The spoken word scene has become very cross-cultural, with Filipinos, blacks and Hispanics performing in venues such as the Justice League in San Francisco, La Pea Cultural Center in Berkeley and the Elbow Room in Oakland. Tan, though, believes Filipino-Americans have “cornered spoken word.”
“I think there’s a very distinct Filipino-American spoken word scene, ” he says. “It tends to be a strength in terms of organizing.”
Corporations recognize the art form as a way to speak to a street culture demographic. Levi Dockers, for instance, is sponsoring several spoken word evenings at the Justice League. Figueroa, however, quarrels with the company hosting ethnic-specific events, like black-only spoken word night.
“It’s corporate folks completely segregating the community where spoken word has always been (mixed), ” says Figueroa. “That doesn’t interest me, and it doesn’t sit too well on my tongue.”
While spoken word spans and blends color lines, San Francisco State adjunct professor and author Jaime Jacinto sees young Filipino participants acting out their heritage by instinct.
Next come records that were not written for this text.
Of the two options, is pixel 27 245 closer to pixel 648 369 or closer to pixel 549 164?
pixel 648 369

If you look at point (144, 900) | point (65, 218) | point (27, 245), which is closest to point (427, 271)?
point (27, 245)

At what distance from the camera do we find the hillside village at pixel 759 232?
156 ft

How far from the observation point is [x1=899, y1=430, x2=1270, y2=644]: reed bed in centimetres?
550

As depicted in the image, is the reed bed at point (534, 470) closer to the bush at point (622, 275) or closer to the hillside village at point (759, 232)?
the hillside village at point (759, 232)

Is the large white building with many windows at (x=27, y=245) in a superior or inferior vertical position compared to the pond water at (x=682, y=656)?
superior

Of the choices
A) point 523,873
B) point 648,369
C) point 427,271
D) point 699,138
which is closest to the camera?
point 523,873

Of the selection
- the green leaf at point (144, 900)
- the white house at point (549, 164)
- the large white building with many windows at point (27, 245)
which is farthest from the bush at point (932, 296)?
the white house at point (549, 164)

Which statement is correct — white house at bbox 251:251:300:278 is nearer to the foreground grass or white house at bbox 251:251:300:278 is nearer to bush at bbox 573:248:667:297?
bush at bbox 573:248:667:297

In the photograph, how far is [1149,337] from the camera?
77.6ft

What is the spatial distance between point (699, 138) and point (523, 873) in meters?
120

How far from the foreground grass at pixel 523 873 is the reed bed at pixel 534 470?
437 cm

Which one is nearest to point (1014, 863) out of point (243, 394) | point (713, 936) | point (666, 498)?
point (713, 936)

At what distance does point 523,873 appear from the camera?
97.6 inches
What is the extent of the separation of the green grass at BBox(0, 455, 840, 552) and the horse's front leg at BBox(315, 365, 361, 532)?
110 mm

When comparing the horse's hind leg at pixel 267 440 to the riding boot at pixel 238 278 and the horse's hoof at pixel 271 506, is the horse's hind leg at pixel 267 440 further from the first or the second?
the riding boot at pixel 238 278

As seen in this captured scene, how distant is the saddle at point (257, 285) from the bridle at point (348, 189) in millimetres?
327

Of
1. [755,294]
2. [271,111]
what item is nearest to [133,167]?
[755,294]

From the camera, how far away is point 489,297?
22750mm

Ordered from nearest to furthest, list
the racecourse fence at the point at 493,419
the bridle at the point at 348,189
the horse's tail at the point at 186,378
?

He was one of the judges for this past SF YouthSpeaks Teen Poetry Slam.
It reminded him of balgatasan, a tradition in some Filipino villages entailing an “oratorical performance in which a youth from the town would get up in front of an entire town during festivities and recite by memory classic Tagalog poems.
“It’s a declamation, ” Jacinto explains, “to declaim, to get up and recite with a sort of oratorical flair.” While Tim Arevalo, an 18-year-old gay Pinoy spoken artist, came in first place, Jacinto recalls fourth-place winner Elaine Supremo. A high school junior from Union City, she presented a fiery, riveting performance. “This, ” Jacinto remembers thinking in awe, “is the balgatasan.”